Please put the lines of the material below, from the line with "From the visual" to the line with "4. blurred tree", into a Markdown table with the columns Row and Line, leaving out any blank lines.

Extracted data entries
--*--

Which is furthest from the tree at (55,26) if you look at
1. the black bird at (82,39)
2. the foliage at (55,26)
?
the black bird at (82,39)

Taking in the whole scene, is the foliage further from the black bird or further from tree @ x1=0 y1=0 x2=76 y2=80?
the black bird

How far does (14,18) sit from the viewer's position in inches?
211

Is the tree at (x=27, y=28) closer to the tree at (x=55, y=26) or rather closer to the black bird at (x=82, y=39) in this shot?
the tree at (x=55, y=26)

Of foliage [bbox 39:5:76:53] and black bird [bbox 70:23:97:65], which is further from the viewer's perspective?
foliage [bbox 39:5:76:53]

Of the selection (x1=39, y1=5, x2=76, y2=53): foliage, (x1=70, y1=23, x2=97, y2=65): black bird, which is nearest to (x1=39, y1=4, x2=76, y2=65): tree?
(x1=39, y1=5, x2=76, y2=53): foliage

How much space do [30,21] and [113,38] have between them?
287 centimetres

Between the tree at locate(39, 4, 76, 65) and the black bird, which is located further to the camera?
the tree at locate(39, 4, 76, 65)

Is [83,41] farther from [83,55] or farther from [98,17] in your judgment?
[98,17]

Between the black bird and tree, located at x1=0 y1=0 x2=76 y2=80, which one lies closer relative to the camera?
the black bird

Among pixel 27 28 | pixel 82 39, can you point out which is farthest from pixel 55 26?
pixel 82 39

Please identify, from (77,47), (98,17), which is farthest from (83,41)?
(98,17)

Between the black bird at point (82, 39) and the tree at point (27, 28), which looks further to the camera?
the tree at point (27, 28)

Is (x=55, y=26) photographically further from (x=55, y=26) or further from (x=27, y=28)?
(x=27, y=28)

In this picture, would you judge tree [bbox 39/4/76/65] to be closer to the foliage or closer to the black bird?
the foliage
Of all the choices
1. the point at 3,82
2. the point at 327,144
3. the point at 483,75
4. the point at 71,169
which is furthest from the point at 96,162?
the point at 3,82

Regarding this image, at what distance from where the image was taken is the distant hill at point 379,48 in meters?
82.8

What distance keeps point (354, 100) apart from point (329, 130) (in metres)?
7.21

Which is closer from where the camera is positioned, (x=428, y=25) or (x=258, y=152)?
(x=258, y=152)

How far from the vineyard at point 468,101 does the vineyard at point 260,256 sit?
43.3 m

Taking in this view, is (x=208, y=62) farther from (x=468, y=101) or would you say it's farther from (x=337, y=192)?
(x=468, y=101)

--*--

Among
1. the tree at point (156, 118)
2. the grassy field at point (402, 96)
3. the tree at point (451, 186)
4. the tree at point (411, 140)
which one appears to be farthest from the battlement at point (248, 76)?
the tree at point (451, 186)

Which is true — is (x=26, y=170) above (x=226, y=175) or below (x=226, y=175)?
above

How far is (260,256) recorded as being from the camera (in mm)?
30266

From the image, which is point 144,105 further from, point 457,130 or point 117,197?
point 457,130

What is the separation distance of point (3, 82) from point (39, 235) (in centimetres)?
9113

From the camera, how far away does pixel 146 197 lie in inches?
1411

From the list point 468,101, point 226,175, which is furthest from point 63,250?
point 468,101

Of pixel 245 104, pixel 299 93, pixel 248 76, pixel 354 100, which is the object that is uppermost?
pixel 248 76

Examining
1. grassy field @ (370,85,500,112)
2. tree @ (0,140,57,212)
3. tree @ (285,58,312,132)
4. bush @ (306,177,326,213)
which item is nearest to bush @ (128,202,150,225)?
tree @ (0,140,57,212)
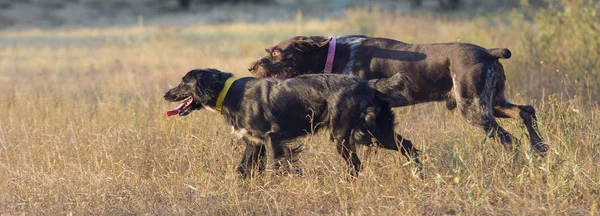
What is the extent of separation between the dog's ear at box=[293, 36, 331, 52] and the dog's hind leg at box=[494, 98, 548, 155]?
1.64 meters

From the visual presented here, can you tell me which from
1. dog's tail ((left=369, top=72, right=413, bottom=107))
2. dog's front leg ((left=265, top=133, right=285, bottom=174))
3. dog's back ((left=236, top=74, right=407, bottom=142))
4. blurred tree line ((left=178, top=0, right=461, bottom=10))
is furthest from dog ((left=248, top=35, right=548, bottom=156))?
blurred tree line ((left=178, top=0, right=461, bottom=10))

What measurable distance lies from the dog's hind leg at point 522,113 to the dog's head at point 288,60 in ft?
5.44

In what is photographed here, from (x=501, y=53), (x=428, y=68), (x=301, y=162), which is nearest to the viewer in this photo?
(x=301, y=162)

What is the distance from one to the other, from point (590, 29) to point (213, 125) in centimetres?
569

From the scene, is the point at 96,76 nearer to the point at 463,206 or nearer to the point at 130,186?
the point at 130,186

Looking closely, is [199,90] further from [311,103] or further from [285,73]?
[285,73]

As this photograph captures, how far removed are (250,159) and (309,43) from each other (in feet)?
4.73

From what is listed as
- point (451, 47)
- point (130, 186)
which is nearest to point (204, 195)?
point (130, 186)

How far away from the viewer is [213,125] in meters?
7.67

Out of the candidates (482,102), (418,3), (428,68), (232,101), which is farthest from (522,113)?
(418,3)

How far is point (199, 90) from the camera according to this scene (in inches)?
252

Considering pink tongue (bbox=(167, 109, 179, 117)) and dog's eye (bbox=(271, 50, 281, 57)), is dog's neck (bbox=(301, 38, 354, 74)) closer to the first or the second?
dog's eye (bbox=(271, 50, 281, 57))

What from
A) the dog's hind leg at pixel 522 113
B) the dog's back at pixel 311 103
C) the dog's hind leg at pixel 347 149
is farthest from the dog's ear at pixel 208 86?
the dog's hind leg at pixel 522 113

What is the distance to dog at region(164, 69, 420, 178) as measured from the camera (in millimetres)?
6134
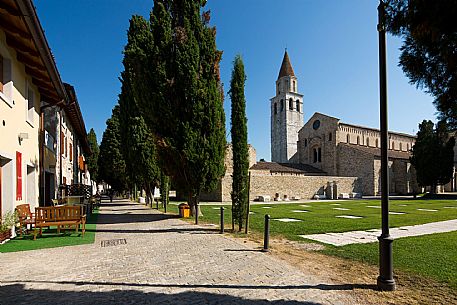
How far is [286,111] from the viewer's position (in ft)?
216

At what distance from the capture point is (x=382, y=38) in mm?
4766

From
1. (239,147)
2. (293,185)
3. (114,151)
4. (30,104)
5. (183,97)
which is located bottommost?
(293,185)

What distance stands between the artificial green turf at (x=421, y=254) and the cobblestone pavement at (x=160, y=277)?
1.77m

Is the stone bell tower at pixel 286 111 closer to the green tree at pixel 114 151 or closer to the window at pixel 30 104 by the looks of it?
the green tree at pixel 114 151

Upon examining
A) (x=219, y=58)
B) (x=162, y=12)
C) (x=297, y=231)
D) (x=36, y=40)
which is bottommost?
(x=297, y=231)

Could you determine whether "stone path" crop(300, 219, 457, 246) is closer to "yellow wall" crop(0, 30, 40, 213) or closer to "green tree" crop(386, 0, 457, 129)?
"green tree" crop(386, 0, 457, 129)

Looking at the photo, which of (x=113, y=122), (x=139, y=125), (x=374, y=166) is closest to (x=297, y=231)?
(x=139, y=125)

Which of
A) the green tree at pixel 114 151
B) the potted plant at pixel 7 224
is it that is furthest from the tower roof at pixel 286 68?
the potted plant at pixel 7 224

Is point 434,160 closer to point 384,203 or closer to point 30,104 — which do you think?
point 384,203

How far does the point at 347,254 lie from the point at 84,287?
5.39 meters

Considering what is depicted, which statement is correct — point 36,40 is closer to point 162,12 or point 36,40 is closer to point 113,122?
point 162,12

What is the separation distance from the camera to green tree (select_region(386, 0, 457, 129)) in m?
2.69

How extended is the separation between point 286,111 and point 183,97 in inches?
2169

--*--

→ Task answer:
| Row | Line |
|---|---|
| 1 | From the visual presented here, can you tell me which from |
| 2 | 1. dog's tail ((left=369, top=72, right=413, bottom=107)) |
| 3 | 2. dog's front leg ((left=265, top=133, right=285, bottom=174)) |
| 4 | 3. dog's back ((left=236, top=74, right=407, bottom=142)) |
| 5 | 4. blurred tree line ((left=178, top=0, right=461, bottom=10)) |